> _WHAT IS ASKED_:
Render the part of the listing that begins with the line containing "Can you determine which item from" and runs through the end of the listing, both ends included, as a Markdown table with the columns Row and Line. Number each line and omit blank lines.

[BEGIN RECORDS FOR THIS EXERCISE]

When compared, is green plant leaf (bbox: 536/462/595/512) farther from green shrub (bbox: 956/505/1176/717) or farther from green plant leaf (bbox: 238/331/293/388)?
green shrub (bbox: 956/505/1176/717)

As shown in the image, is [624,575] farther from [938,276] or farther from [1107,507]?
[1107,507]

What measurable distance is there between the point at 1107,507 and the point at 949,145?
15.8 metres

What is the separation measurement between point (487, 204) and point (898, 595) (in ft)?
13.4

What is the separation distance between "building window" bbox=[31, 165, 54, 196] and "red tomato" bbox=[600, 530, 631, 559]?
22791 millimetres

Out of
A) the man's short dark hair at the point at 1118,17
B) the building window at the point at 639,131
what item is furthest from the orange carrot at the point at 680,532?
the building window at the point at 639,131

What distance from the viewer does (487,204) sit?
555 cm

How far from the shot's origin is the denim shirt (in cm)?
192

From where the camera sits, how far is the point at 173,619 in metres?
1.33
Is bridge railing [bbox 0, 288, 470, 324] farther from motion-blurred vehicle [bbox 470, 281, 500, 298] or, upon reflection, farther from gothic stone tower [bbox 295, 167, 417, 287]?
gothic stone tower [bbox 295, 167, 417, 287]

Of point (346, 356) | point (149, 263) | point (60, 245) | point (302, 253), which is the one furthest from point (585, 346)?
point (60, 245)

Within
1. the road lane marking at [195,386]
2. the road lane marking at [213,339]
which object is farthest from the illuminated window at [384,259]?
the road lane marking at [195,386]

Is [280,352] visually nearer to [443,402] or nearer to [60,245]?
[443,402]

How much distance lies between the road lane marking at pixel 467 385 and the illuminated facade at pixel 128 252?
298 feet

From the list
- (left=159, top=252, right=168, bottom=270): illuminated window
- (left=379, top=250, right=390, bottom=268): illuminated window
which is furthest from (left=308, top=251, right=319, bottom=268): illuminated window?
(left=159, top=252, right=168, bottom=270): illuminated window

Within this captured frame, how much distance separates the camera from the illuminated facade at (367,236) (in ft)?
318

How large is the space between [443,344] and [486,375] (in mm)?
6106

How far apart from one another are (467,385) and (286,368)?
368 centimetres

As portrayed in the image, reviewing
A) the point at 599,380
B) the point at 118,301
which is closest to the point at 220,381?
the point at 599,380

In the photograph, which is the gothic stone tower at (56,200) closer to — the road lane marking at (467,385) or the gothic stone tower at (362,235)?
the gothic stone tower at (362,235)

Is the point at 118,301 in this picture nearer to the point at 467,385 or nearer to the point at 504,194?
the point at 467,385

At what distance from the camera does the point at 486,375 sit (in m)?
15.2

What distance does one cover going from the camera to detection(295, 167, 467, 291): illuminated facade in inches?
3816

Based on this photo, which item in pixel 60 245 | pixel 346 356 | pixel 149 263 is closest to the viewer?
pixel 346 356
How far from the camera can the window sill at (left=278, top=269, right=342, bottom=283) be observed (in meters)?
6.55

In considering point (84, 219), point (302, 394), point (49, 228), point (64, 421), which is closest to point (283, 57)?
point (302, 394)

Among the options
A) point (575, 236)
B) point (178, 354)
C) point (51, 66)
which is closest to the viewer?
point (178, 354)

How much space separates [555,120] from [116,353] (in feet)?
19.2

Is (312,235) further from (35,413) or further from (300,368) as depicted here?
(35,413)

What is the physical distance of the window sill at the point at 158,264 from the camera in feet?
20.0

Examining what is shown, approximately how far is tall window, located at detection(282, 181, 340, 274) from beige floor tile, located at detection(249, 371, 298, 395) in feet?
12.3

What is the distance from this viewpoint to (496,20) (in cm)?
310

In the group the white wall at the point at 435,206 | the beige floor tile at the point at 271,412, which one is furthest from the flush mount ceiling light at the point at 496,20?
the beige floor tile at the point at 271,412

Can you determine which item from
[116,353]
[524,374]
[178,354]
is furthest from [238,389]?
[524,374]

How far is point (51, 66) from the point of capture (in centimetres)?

[END RECORDS FOR THIS EXERCISE]

> _ANSWER TO THIS TASK_:
| Row | Line |
|---|---|
| 1 | Can you determine which item from |
| 2 | [116,353] |
| 3 | [524,374] |
| 4 | [178,354] |
| 5 | is furthest from [238,389]? |
| 6 | [524,374] |
| 7 | How far is point (51, 66) from the point of capture (in centimetres)? |